■ **EXERCISE INSTRUCTIONS**:
Decide whether each statement agrees with the card room article below, and back each yes or no with the deciding words of the article, quoted exactly. (a) The three casinos must pay $165,000 in recovery and fines. (b) The casinos may continue operating under their current owners. (c) California's governor announced the outcome.

*** PASSAGE

3 CA Card Rooms Have To Sell After Repeated Legal Violations

Posted on June 8, 2020 - Last Updated on June 2, 2020

Three California casinos, Paso Robles Central Coast Casino, Magnolia House Casino in Rancho Cordova, and Casino Marysville, will have to pay $165,000 in recovery and fines and must be sold thanks to “an inability or unwillingness to comply with California law,” California Attorney General Xavier Becerra announced.

The settlement is a result of the casinos’ failure to meet their obligations under the California Gambling Control Act of 1998. It requires all gambling establishments to operate in a manner suitable to protect public health, safety, and general welfare.

******
*** DATA LISTING

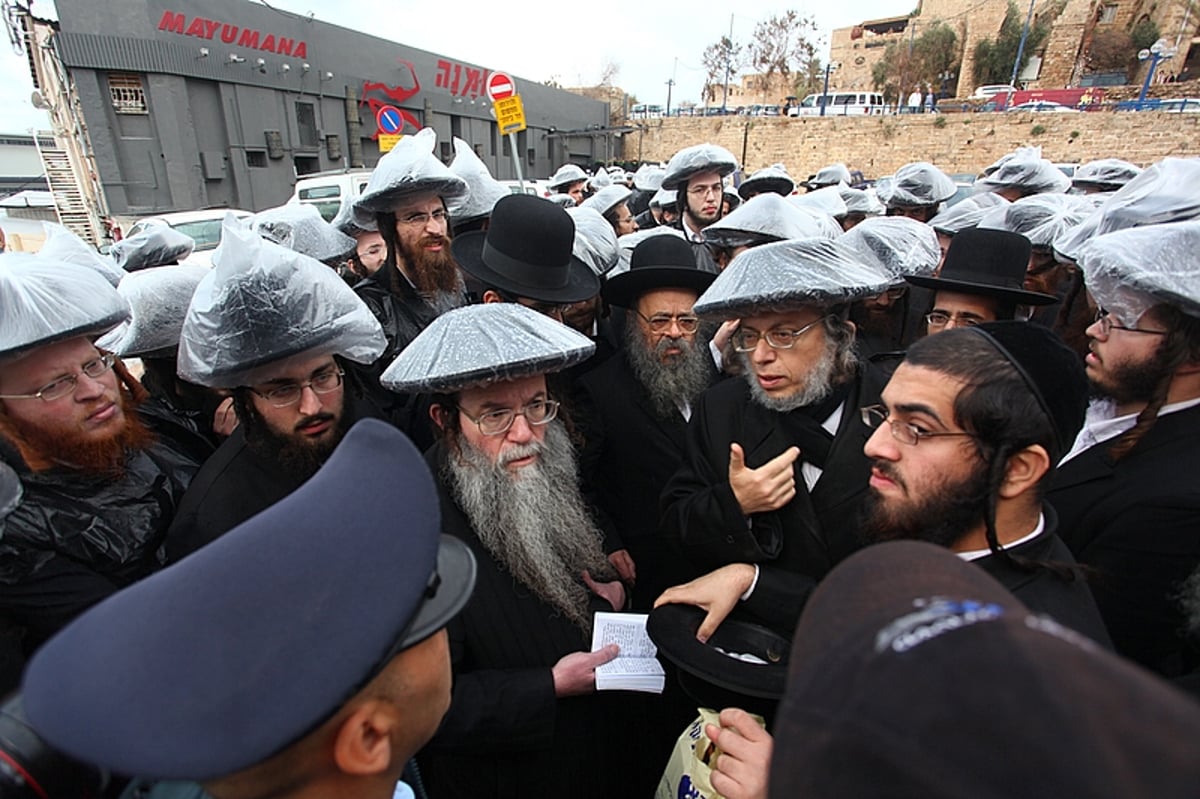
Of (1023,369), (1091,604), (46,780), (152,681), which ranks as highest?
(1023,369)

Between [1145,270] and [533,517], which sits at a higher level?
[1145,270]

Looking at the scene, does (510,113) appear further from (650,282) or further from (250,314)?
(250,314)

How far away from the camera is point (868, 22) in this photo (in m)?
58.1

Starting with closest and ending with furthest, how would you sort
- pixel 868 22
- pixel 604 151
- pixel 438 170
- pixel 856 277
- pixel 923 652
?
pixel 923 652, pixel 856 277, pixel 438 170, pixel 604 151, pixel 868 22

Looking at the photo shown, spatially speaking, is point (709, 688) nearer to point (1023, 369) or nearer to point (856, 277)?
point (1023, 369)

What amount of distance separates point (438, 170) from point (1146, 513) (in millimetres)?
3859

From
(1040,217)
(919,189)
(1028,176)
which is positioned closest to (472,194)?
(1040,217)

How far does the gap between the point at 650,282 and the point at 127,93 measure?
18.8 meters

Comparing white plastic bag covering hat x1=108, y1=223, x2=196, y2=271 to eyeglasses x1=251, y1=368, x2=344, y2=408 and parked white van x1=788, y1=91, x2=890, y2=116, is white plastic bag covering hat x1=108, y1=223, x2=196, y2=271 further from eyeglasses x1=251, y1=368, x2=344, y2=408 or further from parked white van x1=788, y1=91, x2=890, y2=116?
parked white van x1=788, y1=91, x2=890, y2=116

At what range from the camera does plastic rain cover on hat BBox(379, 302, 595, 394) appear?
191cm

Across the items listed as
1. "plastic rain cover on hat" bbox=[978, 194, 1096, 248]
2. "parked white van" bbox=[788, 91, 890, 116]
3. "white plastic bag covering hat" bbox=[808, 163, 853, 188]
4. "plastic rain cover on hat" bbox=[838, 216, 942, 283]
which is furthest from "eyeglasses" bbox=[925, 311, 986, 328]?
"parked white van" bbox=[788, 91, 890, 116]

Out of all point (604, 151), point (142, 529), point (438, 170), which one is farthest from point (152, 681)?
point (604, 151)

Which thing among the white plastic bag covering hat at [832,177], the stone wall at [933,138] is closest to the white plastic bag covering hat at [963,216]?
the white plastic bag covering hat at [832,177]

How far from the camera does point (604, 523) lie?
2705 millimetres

******

■ **ANSWER BELOW**:
(a) Yes: "will have to pay $165,000 in recovery and fines"
(b) No: "must be sold"
(c) No: "California Attorney General Xavier Becerra announced"